Может быть, ее потерял другой семилетний малыш, которого тоже послали за дрожжами, а он не отважился один полезть за ней? Это приключение еще больше усилило мою склонность к таинственному. Оно было куда таинственнее, чем глухие уши, в которых к тому же оказались дырки. Это было настоящее волшебство, дар откуда-то свыше или от какого-нибудь тролля, живущего под мостом. Однако я никогда не пробовала повторить свой опыт; напротив, пока мы жили в тех местах, я панически боялась моста. Тот день был слишком насыщен событиями, слишком сильным было чувство вины. И единственная радость — монета в двадцать пять эре, да и та неизвестно откуда взялась.
2
Не прожили мы и полугода на хуторе, как начались переезды, а мне пора было поступать в школу.
Первую свою учительницу я возненавидела с того самого дня, как мать привела меня к ней. В то время я уже довольно свободно читала и немного умела писать, и мы с матерью очень этим гордились. Но учительница, услышав о моих успехах, высокомерно спросила мать, стоит ли ее дочери ходить в школу, если она такая уж грамотная.
— Должна вам сказать, мадам, что не вижу ничего хорошего, когда ребенок дома учится читать. Меня это вовсе не радует, мадам.
Мадам! За всю жизнь никто не называл так мою мать. Это обращение давно устарело. Только очень пожилых женщин да еще уборщиц на рынке называли «мадам». А ведь матери едва исполнилось двадцать семь лет, и, несмотря на тяжелые годы недоедания на фабрике и изнуряющую работу на хуторе, она очень хорошо сохранилась. Учительница-то, верно, лет на пятнадцать старше матери!
Всю обратную дорогу, до самой бумажной фабрики, куда с осени устроился отчим, мать ругает учительницу. Я изо всех сил помогаю ей.
— Надо было послать к чертям эту школу! — говорит мать.
— Ага, — соглашаюсь я.
— Он опять начал пить, и мы все равно здесь не засидимся. Сможешь начать учиться и в другом месте.
— Ну, конечно, — говорю я.
— Понятно, это не избавит от хлопот, — спохватывается мать, получив от меня слишком горячую поддержку. — Но теперь ведь она все равно станет к тебе придираться, так что ты уж постарайся вести себя хорошо. Будь всегда вежлива, делай все, что она скажет, и учи как следует уроки! Ни в коем случае не груби!
— Ни за что не буду, — успокаиваю я ее, и мы дружно продолжаем ругать учительницу.
Мы идем домой, близкие друг другу, как никогда. Ведь мы отправились, чтобы записаться в школу и получить похвалу за мои знания, а вместо этого заработали головомойку. Не надо было спешить.

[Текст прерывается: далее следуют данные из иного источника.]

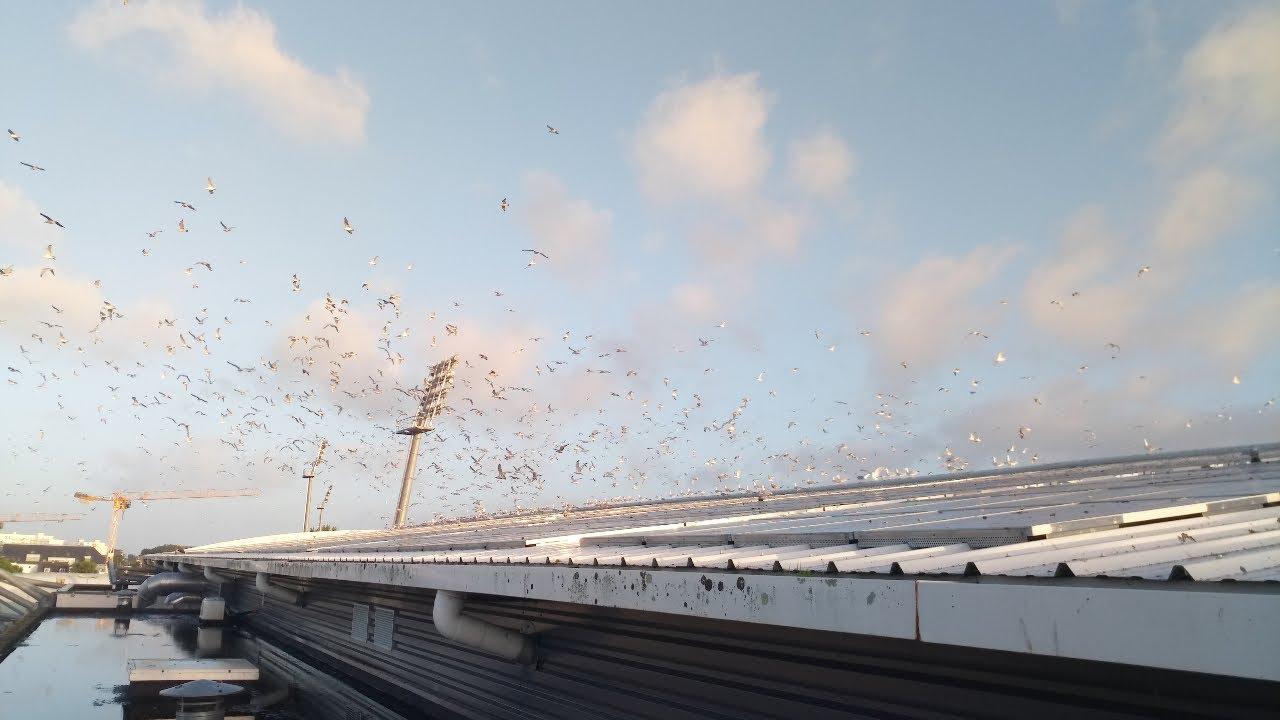 Nettoyage des fientes d'oiseaux sur les panneaux solaires avec le Solarcleano F1 en France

В то время я уже неплохо вязала спицами и крючком, хотя и была совсем маленькая. После замужества мать часто уходила на заработки, дни без нее казались особенно длинными, играть на улице не хотелось, и понемногу то у одной соседки, то у другой я училась всякому рукоделью, как училась читать.
Но именно мое умение вязать и уронило меня в глазах добропорядочной учительницы.
Родители большинства новичков работали на бумажной фабрике, но были и дети торпарей[2] и крестьян. Мало хорошего видели в жизни эти дети. Фабричные ребятишки считали себя слишком «благородными», чтобы водиться с ними. Я тоже причисляла себя к фабричным, хотя только что приехала с хутора, где отчим работал батраком. Настоящее дитя города, я быстро научилась городскому жаргону. И все-таки мне гораздо лучше жилось на хуторе у Старой дороги, чем в городе. Человек так неблагодарен, особенно когда дело касается природы.
Дети торпарей играли одни до самой осени, когда поспевали яблоки. Тут уж они со своими сумками, полными сочных фруктов, становились хозяевами положения, а мы вертелись вокруг и всячески подлаживались к ним, так что даже не находили для них достаточно ласковых слов.
Школа ютилась в убогой лачуге.
Каждый год фабричное начальство обещало построить новую школу, но дальше разговоров дело не шло. Я думаю, что они и до сих пор ничего не построили.
Дом — старая крестьянская изба — имел по фасаду три двери. Крайняя вела в комнату, такую же большую, как класс, где жила какая-то семья; средняя — прямо в класс; а третья — к учительнице, у которой тоже была одна комната. Всего в доме было три одинаковых комнаты.
Детей было тридцать, а класс имел шесть метров в длину и пять в ширину.